How many lines in the records below contain the string "instances"? Treat uppercase and lowercase as different, and give only the number.

Dataset records
# # # # #

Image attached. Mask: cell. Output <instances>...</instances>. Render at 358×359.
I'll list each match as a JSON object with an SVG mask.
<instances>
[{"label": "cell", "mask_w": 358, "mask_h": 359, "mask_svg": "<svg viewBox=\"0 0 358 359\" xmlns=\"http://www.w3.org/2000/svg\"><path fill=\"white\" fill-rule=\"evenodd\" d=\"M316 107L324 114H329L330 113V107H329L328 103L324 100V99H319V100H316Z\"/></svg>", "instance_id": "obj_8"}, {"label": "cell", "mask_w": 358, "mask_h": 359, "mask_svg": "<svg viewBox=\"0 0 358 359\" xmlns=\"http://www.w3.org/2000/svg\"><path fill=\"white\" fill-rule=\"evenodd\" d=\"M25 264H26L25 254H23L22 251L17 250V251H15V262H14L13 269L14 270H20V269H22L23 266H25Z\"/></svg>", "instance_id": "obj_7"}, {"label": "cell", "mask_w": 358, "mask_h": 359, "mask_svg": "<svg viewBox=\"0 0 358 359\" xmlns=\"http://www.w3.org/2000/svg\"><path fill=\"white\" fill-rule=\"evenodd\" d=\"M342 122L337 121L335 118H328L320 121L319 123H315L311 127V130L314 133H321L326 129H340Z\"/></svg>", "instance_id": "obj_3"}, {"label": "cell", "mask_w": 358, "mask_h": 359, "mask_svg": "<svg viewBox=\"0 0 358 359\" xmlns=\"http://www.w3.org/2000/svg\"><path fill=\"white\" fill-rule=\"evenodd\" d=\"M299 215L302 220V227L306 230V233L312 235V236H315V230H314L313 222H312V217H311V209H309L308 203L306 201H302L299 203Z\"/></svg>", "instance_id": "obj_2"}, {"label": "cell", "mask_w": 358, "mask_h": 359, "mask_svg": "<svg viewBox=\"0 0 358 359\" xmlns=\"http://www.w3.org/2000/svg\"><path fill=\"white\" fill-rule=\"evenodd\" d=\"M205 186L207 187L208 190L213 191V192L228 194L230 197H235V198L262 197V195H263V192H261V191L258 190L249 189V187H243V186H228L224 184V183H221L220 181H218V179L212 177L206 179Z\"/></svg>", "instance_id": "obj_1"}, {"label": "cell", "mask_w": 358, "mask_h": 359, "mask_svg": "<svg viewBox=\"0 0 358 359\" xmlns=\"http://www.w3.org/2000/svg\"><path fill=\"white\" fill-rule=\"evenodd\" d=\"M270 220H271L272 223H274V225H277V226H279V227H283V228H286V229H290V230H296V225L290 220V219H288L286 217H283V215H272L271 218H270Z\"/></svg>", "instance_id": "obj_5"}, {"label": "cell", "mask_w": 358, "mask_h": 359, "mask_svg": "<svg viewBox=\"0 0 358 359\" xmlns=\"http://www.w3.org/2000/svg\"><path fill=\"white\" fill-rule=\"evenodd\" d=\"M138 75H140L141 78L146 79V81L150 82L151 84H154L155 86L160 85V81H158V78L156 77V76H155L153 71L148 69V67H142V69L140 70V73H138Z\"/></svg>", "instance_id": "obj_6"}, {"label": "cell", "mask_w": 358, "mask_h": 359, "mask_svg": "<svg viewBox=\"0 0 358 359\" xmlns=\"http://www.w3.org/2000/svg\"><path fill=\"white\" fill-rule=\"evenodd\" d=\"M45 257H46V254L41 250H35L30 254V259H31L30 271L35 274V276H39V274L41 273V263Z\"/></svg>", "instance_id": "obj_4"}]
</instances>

# # # # #

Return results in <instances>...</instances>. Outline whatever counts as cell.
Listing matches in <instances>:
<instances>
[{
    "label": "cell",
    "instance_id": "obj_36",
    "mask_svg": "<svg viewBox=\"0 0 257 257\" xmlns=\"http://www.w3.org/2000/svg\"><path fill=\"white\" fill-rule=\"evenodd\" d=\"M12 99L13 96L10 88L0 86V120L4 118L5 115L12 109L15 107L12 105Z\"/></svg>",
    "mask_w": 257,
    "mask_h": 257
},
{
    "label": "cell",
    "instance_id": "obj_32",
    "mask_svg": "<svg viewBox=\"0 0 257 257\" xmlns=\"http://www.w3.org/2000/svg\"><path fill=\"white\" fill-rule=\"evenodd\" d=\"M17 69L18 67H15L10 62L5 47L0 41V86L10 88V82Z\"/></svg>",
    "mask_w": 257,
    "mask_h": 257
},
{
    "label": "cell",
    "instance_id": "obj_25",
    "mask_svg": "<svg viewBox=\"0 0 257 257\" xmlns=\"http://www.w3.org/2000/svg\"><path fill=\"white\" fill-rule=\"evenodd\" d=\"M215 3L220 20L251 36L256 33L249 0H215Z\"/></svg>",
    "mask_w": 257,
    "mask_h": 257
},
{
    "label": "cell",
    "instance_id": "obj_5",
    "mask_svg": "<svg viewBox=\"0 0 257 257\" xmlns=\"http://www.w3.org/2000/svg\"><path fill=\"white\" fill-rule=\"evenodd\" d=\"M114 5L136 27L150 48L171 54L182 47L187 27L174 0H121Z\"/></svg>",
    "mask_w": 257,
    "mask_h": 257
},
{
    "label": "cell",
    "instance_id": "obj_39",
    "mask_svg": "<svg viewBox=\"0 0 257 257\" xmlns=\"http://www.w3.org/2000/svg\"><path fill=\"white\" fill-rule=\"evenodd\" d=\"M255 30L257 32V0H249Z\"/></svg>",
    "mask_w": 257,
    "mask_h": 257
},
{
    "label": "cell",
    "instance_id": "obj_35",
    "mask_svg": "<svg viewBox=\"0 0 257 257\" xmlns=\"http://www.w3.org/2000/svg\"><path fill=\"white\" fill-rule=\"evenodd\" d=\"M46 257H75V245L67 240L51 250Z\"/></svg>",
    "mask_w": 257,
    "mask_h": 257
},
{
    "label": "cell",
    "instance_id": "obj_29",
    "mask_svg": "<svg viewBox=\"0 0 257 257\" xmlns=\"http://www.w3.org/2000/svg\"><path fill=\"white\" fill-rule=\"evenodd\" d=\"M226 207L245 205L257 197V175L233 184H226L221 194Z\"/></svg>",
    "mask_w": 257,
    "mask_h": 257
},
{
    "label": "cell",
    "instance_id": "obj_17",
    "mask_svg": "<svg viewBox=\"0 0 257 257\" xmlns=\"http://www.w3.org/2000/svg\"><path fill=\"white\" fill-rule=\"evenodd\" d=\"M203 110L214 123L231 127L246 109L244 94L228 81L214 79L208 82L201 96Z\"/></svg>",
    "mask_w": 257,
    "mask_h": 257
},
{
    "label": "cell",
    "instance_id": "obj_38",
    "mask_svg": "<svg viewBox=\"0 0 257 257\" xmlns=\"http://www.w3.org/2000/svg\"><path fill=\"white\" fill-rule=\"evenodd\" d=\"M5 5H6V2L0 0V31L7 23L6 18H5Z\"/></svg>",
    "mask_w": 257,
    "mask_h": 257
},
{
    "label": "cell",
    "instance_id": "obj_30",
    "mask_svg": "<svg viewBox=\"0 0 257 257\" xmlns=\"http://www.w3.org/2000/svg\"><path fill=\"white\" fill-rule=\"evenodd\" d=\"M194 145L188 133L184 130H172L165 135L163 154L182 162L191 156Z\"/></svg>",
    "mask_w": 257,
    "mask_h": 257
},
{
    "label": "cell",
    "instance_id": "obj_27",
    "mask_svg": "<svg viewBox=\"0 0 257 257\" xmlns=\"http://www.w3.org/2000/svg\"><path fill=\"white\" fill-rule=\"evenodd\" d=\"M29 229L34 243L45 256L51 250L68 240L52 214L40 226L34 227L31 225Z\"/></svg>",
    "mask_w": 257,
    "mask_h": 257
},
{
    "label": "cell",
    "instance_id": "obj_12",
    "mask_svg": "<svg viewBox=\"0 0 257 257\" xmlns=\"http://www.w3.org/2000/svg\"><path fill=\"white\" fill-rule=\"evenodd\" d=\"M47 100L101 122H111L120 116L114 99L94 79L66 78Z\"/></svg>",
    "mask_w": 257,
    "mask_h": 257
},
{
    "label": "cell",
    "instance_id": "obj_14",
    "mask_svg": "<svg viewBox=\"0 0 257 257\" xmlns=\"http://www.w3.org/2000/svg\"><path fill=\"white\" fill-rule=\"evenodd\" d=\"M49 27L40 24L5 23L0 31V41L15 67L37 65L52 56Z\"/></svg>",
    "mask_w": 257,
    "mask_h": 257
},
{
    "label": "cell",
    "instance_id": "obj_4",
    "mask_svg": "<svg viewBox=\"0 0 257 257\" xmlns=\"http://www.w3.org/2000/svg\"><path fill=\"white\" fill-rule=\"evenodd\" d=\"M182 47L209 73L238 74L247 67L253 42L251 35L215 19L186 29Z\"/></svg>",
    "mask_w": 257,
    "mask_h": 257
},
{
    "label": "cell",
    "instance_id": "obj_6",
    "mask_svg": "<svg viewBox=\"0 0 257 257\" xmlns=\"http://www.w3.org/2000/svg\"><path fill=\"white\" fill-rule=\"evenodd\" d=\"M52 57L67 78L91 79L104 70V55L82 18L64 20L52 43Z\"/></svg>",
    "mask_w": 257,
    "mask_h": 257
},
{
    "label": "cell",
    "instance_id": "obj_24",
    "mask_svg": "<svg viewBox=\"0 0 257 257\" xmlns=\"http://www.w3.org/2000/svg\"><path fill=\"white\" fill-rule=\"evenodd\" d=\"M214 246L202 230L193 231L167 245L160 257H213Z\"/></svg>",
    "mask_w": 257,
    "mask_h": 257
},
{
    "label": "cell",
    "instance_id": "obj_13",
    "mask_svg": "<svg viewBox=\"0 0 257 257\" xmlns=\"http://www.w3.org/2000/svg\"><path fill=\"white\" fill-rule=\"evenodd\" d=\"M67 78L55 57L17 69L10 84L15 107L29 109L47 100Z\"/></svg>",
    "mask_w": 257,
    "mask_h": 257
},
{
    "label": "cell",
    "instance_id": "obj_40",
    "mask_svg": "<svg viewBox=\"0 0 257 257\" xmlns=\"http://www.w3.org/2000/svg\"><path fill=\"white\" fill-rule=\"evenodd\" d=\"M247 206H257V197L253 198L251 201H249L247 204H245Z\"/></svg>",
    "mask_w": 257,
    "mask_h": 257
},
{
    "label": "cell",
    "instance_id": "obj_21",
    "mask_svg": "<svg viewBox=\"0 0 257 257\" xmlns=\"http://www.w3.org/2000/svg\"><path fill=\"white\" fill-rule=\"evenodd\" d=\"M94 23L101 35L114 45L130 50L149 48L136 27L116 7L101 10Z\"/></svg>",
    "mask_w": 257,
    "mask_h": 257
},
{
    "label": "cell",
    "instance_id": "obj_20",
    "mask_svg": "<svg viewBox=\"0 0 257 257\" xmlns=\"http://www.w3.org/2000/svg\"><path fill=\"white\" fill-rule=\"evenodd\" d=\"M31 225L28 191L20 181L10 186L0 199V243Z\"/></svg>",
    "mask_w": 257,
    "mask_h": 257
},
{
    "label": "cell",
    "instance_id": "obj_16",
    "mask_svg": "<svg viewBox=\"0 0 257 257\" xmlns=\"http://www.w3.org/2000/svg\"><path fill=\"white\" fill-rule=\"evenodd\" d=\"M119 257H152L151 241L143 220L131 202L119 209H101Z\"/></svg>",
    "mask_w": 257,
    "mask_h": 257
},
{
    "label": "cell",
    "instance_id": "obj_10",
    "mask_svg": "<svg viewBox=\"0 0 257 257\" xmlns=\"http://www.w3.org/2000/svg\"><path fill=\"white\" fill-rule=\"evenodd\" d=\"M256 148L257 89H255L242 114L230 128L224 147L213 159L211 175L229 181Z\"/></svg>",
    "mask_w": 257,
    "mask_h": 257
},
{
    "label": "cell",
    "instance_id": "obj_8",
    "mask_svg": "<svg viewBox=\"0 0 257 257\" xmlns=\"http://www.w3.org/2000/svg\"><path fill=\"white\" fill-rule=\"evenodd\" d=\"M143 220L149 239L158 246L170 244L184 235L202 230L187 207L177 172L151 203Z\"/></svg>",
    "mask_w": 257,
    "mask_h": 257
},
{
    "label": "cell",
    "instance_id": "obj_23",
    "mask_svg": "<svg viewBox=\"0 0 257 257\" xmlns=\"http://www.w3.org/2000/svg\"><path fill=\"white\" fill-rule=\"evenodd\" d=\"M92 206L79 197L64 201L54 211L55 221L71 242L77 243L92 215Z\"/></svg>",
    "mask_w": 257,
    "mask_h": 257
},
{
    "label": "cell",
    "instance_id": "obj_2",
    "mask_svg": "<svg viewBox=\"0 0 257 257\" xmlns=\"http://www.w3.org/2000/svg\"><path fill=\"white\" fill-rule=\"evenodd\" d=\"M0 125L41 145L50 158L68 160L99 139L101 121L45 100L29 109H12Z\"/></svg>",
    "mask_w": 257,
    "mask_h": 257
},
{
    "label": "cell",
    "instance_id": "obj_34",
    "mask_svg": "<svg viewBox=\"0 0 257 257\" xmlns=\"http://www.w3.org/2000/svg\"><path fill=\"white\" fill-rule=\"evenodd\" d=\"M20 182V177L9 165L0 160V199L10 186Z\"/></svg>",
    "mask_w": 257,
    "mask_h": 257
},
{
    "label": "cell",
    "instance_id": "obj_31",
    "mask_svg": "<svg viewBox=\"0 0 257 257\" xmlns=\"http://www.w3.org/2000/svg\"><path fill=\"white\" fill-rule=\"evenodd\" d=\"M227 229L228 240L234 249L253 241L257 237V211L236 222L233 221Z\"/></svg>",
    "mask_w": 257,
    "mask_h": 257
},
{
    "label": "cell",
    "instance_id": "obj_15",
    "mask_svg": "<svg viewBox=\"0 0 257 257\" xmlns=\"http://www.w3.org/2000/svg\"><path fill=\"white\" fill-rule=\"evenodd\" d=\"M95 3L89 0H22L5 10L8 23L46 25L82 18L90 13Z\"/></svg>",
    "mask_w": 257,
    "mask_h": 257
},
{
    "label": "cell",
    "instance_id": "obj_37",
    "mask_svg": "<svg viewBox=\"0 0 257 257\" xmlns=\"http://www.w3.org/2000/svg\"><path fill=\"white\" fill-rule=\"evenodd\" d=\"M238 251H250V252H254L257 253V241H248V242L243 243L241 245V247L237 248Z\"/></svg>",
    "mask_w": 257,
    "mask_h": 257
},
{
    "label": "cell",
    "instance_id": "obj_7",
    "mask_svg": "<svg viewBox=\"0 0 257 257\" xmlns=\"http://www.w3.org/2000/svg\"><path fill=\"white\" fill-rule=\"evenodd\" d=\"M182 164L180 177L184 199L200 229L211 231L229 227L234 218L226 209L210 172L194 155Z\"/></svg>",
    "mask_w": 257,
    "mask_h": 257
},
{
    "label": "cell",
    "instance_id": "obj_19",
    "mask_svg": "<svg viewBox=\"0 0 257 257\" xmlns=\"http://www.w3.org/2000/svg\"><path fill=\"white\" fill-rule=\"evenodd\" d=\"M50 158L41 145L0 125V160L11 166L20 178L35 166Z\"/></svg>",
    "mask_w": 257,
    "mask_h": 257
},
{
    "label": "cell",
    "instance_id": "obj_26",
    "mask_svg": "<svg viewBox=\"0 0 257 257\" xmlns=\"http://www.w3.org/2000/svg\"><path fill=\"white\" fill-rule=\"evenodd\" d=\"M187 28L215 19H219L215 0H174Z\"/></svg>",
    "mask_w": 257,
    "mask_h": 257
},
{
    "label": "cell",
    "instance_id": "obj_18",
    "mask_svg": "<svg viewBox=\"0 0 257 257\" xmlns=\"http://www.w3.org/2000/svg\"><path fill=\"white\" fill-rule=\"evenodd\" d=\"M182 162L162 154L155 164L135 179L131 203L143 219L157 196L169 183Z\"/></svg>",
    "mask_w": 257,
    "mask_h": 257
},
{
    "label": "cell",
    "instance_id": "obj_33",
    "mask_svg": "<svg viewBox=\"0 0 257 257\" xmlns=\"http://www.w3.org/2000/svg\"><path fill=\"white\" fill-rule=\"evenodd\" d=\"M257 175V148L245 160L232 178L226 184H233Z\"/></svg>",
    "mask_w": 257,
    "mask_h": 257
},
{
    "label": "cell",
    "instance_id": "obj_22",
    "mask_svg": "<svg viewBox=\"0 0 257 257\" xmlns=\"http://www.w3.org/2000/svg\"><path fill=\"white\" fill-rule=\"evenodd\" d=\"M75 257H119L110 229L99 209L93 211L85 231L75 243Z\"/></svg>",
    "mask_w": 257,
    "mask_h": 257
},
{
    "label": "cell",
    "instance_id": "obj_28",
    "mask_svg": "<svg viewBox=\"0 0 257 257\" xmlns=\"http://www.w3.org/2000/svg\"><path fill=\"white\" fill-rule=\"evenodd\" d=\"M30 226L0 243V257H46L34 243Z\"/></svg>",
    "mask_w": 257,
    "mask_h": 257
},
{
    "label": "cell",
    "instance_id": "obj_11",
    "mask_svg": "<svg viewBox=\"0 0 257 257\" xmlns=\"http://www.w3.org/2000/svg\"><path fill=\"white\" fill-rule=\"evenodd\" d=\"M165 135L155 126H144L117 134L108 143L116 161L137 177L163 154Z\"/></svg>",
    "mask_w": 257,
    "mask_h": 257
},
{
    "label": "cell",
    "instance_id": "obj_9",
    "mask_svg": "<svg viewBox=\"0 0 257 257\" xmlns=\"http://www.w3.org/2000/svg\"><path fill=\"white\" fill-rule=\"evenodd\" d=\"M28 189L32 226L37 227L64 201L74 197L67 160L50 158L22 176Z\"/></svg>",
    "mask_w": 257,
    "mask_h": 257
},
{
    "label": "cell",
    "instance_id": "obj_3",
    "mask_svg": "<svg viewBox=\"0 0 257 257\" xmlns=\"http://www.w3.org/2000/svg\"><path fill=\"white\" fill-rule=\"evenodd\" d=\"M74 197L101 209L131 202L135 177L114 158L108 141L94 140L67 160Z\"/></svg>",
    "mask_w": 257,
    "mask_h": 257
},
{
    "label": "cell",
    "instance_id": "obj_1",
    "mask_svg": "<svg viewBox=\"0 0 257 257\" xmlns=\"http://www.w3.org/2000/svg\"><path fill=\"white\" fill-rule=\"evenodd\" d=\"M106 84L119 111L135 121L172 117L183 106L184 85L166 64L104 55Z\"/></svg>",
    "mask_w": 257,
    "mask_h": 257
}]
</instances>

# # # # #

• [Output for this task] 7